Questions with No Reply
J. P. Ostriker
J.P. Ostriker is an astrophysicist and the co-author of Heart of Darkness, which tells the saga of humankind’s quest to unravel the deepest secrets of the universe: dark matter and dark energy. Here is his story about how an Einstein thought experiment he encountered as a teenager changed his life.
When I was a high school student I drove my teachers crazy with incessant and insatiable curiosity about the natural world. Next to our pictures in the yearbook, one of the teachers had added a line for each student and for me it was “I thought of questions that have no reply.”
And for the questions that I had that my teachers could not or would not answer, I went to books. Einstein wrote several of these that were accessible to high school students, and they fascinated me. I remember a “thought experiment” presented in one of them: A scientist sets up an exquisite laboratory on a train and tests both Newton’s laws of mechanics and Maxwell’s laws of electricity and magnetism. And, hypothetically, one finds that both are correct to arbitrary precision.
Then the train begins to move and E shows that, since the laws transform differently with the velocity of the observer, they can no longer both be true! Therefore one (or both) theories must be false.
This amazed me. No experiment was necessary. Pure thought was all that was needed and any high school student who thought about it could have come to the same conclusion as Einstein, and could have invented special relativity to solve the problem! I thought that this was wonderful, truly wonderful. I resolved that I would pursue physics and think about simple and fundamental matters. It looked easy.

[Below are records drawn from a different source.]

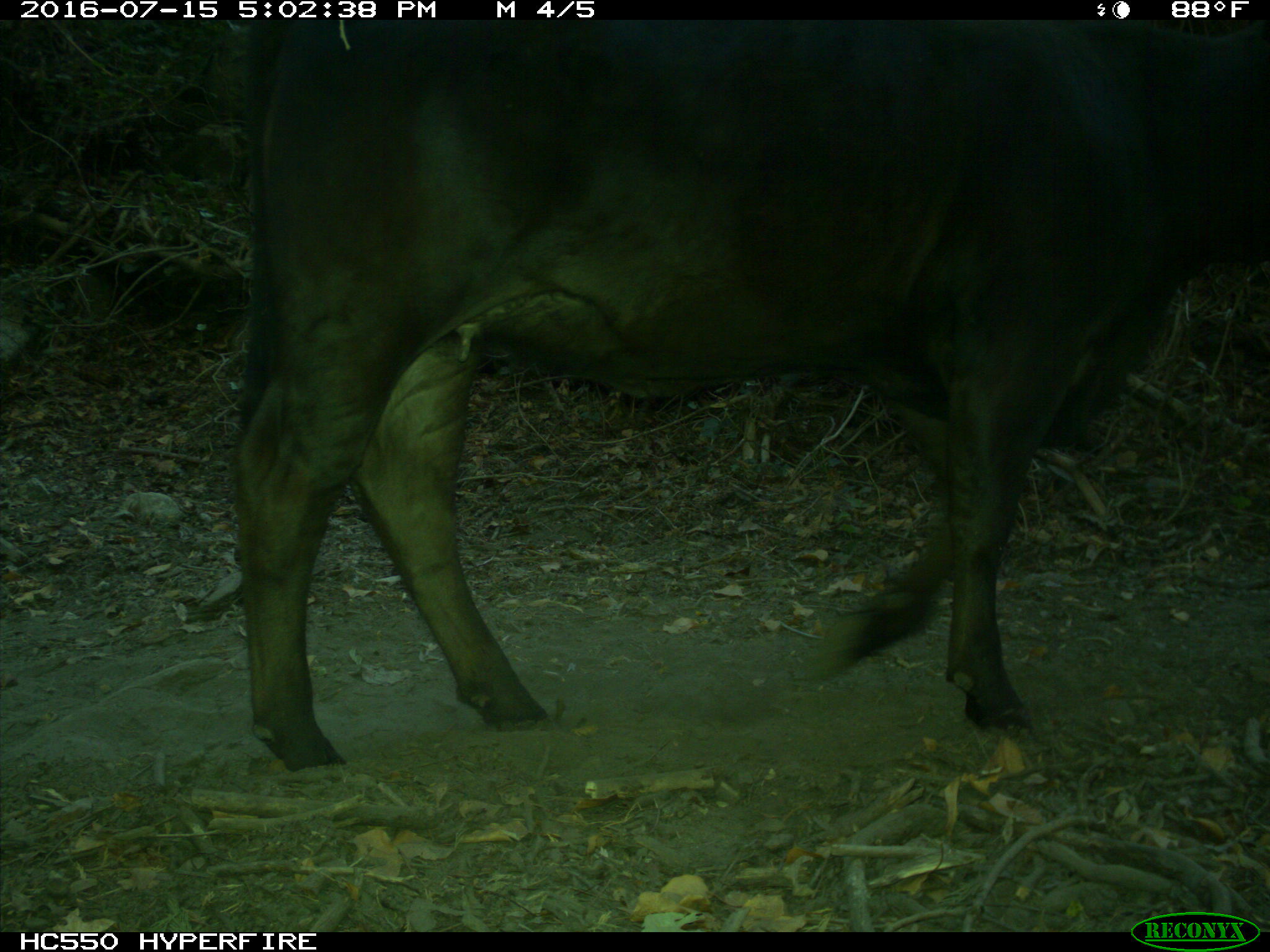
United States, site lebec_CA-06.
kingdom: Animalia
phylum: Chordata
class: Mammalia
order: Artiodactyla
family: Bovidae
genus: Bos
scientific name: Bos taurus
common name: domestic cow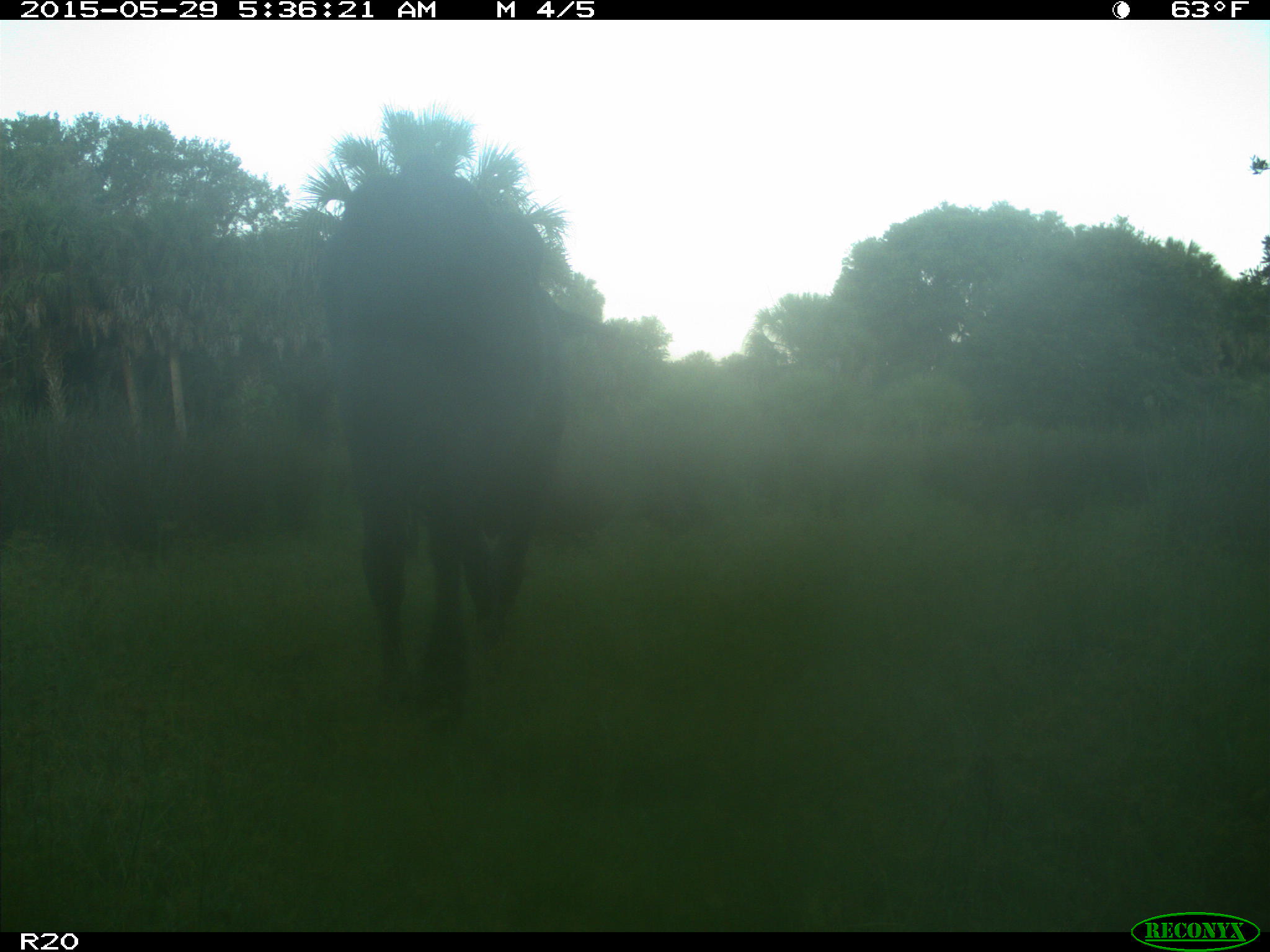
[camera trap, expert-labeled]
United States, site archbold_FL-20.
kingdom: Animalia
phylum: Chordata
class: Mammalia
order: Artiodactyla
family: Bovidae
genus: Bos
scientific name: Bos taurus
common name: domestic cow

Well, needless to say it was not always easy, but it has always been fun. I’m thankful I had access to Einstein’s popular books when I was a teenager with more questions than answers.
Jeremiah P. Ostriker is professor of astrophysical sciences at Princeton University. He is author, with Simon Mitton, of Heart of Darkness: Unraveling the Mysteries of the Invisible Universe. His books include Formation of Structure in the Universe and Unsolved Problems in Astrophysics (Princeton).